▶ _Records to process_
%%
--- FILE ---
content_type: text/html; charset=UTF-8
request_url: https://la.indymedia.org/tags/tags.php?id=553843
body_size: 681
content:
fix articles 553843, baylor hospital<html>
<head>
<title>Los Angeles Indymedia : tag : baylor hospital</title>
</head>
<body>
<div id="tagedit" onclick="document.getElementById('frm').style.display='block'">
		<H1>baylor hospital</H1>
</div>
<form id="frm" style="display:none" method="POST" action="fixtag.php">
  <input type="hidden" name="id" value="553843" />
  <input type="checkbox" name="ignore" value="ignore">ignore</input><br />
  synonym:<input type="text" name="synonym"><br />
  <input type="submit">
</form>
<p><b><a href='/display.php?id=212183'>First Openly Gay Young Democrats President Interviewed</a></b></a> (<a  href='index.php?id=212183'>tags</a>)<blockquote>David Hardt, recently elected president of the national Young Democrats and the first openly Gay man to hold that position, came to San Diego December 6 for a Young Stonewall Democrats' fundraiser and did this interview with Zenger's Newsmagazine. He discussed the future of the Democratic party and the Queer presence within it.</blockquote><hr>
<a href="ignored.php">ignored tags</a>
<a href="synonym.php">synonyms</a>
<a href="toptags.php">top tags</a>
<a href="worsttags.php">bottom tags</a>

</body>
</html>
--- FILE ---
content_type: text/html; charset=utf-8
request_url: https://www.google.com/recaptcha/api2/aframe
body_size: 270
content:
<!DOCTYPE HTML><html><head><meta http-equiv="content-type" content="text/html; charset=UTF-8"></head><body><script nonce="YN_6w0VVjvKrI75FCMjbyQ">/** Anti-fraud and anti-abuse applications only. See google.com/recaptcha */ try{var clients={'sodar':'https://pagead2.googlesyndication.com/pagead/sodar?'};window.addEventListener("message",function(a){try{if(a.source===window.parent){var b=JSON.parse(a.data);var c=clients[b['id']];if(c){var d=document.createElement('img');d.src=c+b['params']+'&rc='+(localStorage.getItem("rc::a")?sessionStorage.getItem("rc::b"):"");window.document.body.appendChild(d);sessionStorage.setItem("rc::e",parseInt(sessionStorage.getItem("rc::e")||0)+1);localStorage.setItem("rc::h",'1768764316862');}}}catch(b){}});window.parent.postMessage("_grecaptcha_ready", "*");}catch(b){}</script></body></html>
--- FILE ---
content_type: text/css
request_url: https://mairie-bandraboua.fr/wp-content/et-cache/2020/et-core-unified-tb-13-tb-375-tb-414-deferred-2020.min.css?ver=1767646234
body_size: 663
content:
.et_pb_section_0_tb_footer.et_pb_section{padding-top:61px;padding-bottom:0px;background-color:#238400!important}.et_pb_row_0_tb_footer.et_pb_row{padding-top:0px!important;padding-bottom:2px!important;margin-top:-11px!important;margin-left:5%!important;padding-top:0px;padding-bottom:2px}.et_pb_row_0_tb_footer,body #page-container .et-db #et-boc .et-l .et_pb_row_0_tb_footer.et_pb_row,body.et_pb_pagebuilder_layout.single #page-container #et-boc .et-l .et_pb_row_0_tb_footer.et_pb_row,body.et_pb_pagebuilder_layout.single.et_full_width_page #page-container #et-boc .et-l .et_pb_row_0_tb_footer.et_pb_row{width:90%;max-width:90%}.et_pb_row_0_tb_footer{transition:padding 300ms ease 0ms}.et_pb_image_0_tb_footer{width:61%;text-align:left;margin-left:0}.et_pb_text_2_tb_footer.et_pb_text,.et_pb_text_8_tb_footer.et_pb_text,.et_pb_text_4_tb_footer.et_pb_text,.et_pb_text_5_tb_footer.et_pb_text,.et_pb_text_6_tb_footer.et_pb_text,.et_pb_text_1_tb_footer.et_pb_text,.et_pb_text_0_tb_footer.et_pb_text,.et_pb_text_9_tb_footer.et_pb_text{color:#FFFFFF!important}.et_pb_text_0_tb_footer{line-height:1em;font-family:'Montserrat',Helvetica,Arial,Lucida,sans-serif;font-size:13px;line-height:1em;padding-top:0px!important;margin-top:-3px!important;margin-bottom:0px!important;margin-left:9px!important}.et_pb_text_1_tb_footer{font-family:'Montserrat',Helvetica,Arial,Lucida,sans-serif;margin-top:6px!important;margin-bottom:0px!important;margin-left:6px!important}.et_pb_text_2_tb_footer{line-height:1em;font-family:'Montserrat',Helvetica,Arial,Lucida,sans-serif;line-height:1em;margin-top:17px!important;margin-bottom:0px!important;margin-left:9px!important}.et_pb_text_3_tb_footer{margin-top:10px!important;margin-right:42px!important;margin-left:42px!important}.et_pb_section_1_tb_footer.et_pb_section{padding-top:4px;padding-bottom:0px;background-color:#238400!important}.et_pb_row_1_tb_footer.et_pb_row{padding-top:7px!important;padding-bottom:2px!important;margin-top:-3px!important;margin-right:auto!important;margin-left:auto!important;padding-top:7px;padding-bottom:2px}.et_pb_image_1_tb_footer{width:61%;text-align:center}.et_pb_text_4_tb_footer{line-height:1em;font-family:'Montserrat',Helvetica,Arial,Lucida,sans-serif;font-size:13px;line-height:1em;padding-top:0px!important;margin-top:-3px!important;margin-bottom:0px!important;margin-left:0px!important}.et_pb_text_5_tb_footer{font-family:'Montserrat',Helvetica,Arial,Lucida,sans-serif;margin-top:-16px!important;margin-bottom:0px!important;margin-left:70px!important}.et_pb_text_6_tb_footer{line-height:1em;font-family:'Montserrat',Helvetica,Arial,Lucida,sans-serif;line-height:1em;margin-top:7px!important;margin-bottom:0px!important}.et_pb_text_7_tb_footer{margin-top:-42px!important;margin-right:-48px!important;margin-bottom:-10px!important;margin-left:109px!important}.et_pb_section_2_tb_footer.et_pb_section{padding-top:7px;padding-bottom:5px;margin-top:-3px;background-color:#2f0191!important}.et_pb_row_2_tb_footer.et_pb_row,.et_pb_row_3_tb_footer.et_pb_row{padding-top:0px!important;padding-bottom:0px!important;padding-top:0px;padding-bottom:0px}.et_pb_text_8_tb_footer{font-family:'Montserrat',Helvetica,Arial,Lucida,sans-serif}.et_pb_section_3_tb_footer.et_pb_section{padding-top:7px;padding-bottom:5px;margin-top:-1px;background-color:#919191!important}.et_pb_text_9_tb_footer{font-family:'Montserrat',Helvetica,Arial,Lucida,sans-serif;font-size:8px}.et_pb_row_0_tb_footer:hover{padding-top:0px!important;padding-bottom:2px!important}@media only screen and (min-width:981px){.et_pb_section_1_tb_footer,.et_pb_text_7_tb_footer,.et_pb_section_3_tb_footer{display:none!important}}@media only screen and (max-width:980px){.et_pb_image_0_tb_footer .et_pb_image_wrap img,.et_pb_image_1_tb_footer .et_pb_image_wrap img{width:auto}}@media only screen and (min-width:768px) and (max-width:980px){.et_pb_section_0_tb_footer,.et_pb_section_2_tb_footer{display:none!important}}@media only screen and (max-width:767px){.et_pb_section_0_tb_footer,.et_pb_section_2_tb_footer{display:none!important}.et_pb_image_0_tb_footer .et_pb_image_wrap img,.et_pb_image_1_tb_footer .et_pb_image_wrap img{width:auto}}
%%
▶ _Work task_
Word for word, return all of the records.

▶ _Worked solution_
--- FILE ---
content_type: text/html; charset=UTF-8
request_url: https://la.indymedia.org/tags/tags.php?id=553843
body_size: 681
content:
fix articles 553843, baylor hospital<html>
<head>
<title>Los Angeles Indymedia : tag : baylor hospital</title>
</head>
<body>
<div id="tagedit" onclick="document.getElementById('frm').style.display='block'">
		<H1>baylor hospital</H1>
</div>
<form id="frm" style="display:none" method="POST" action="fixtag.php">
  <input type="hidden" name="id" value="553843" />
  <input type="checkbox" name="ignore" value="ignore">ignore</input><br />
  synonym:<input type="text" name="synonym"><br />
  <input type="submit">
</form>
<p><b><a href='/display.php?id=212183'>First Openly Gay Young Democrats President Interviewed</a></b></a> (<a  href='index.php?id=212183'>tags</a>)<blockquote>David Hardt, recently elected president of the national Young Democrats and the first openly Gay man to hold that position, came to San Diego December 6 for a Young Stonewall Democrats' fundraiser and did this interview with Zenger's Newsmagazine. He discussed the future of the Democratic party and the Queer presence within it.</blockquote><hr>
<a href="ignored.php">ignored tags</a>
<a href="synonym.php">synonyms</a>
<a href="toptags.php">top tags</a>
<a href="worsttags.php">bottom tags</a>

</body>
</html>
--- FILE ---
content_type: text/html; charset=utf-8
request_url: https://www.google.com/recaptcha/api2/aframe
body_size: 270
content:
<!DOCTYPE HTML><html><head><meta http-equiv="content-type" content="text/html; charset=UTF-8"></head><body><script nonce="YN_6w0VVjvKrI75FCMjbyQ">/** Anti-fraud and anti-abuse applications only. See google.com/recaptcha */ try{var clients={'sodar':'https://pagead2.googlesyndication.com/pagead/sodar?'};window.addEventListener("message",function(a){try{if(a.source===window.parent){var b=JSON.parse(a.data);var c=clients[b['id']];if(c){var d=document.createElement('img');d.src=c+b['params']+'&rc='+(localStorage.getItem("rc::a")?sessionStorage.getItem("rc::b"):"");window.document.body.appendChild(d);sessionStorage.setItem("rc::e",parseInt(sessionStorage.getItem("rc::e")||0)+1);localStorage.setItem("rc::h",'1768764316862');}}}catch(b){}});window.parent.postMessage("_grecaptcha_ready", "*");}catch(b){}</script></body></html>
--- FILE ---
content_type: text/css
request_url: https://mairie-bandraboua.fr/wp-content/et-cache/2020/et-core-unified-tb-13-tb-375-tb-414-deferred-2020.min.css?ver=1767646234
body_size: 663
content:
.et_pb_section_0_tb_footer.et_pb_section{padding-top:61px;padding-bottom:0px;background-color:#238400!important}.et_pb_row_0_tb_footer.et_pb_row{padding-top:0px!important;padding-bottom:2px!important;margin-top:-11px!important;margin-left:5%!important;padding-top:0px;padding-bottom:2px}.et_pb_row_0_tb_footer,body #page-container .et-db #et-boc .et-l .et_pb_row_0_tb_footer.et_pb_row,body.et_pb_pagebuilder_layout.single #page-container #et-boc .et-l .et_pb_row_0_tb_footer.et_pb_row,body.et_pb_pagebuilder_layout.single.et_full_width_page #page-container #et-boc .et-l .et_pb_row_0_tb_footer.et_pb_row{width:90%;max-width:90%}.et_pb_row_0_tb_footer{transition:padding 300ms ease 0ms}.et_pb_image_0_tb_footer{width:61%;text-align:left;margin-left:0}.et_pb_text_2_tb_footer.et_pb_text,.et_pb_text_8_tb_footer.et_pb_text,.et_pb_text_4_tb_footer.et_pb_text,.et_pb_text_5_tb_footer.et_pb_text,.et_pb_text_6_tb_footer.et_pb_text,.et_pb_text_1_tb_footer.et_pb_text,.et_pb_text_0_tb_footer.et_pb_text,.et_pb_text_9_tb_footer.et_pb_text{color:#FFFFFF!important}.et_pb_text_0_tb_footer{line-height:1em;font-family:'Montserrat',Helvetica,Arial,Lucida,sans-serif;font-size:13px;line-height:1em;padding-top:0px!important;margin-top:-3px!important;margin-bottom:0px!important;margin-left:9px!important}.et_pb_text_1_tb_footer{font-family:'Montserrat',Helvetica,Arial,Lucida,sans-serif;margin-top:6px!important;margin-bottom:0px!important;margin-left:6px!important}.et_pb_text_2_tb_footer{line-height:1em;font-family:'Montserrat',Helvetica,Arial,Lucida,sans-serif;line-height:1em;margin-top:17px!important;margin-bottom:0px!important;margin-left:9px!important}.et_pb_text_3_tb_footer{margin-top:10px!important;margin-right:42px!important;margin-left:42px!important}.et_pb_section_1_tb_footer.et_pb_section{padding-top:4px;padding-bottom:0px;background-color:#238400!important}.et_pb_row_1_tb_footer.et_pb_row{padding-top:7px!important;padding-bottom:2px!important;margin-top:-3px!important;margin-right:auto!important;margin-left:auto!important;padding-top:7px;padding-bottom:2px}.et_pb_image_1_tb_footer{width:61%;text-align:center}.et_pb_text_4_tb_footer{line-height:1em;font-family:'Montserrat',Helvetica,Arial,Lucida,sans-serif;font-size:13px;line-height:1em;padding-top:0px!important;margin-top:-3px!important;margin-bottom:0px!important;margin-left:0px!important}.et_pb_text_5_tb_footer{font-family:'Montserrat',Helvetica,Arial,Lucida,sans-serif;margin-top:-16px!important;margin-bottom:0px!important;margin-left:70px!important}.et_pb_text_6_tb_footer{line-height:1em;font-family:'Montserrat',Helvetica,Arial,Lucida,sans-serif;line-height:1em;margin-top:7px!important;margin-bottom:0px!important}.et_pb_text_7_tb_footer{margin-top:-42px!important;margin-right:-48px!important;margin-bottom:-10px!important;margin-left:109px!important}.et_pb_section_2_tb_footer.et_pb_section{padding-top:7px;padding-bottom:5px;margin-top:-3px;background-color:#2f0191!important}.et_pb_row_2_tb_footer.et_pb_row,.et_pb_row_3_tb_footer.et_pb_row{padding-top:0px!important;padding-bottom:0px!important;padding-top:0px;padding-bottom:0px}.et_pb_text_8_tb_footer{font-family:'Montserrat',Helvetica,Arial,Lucida,sans-serif}.et_pb_section_3_tb_footer.et_pb_section{padding-top:7px;padding-bottom:5px;margin-top:-1px;background-color:#919191!important}.et_pb_text_9_tb_footer{font-family:'Montserrat',Helvetica,Arial,Lucida,sans-serif;font-size:8px}.et_pb_row_0_tb_footer:hover{padding-top:0px!important;padding-bottom:2px!important}@media only screen and (min-width:981px){.et_pb_section_1_tb_footer,.et_pb_text_7_tb_footer,.et_pb_section_3_tb_footer{display:none!important}}@media only screen and (max-width:980px){.et_pb_image_0_tb_footer .et_pb_image_wrap img,.et_pb_image_1_tb_footer .et_pb_image_wrap img{width:auto}}@media only screen and (min-width:768px) and (max-width:980px){.et_pb_section_0_tb_footer,.et_pb_section_2_tb_footer{display:none!important}}@media only screen and (max-width:767px){.et_pb_section_0_tb_footer,.et_pb_section_2_tb_footer{display:none!important}.et_pb_image_0_tb_footer .et_pb_image_wrap img,.et_pb_image_1_tb_footer .et_pb_image_wrap img{width:auto}}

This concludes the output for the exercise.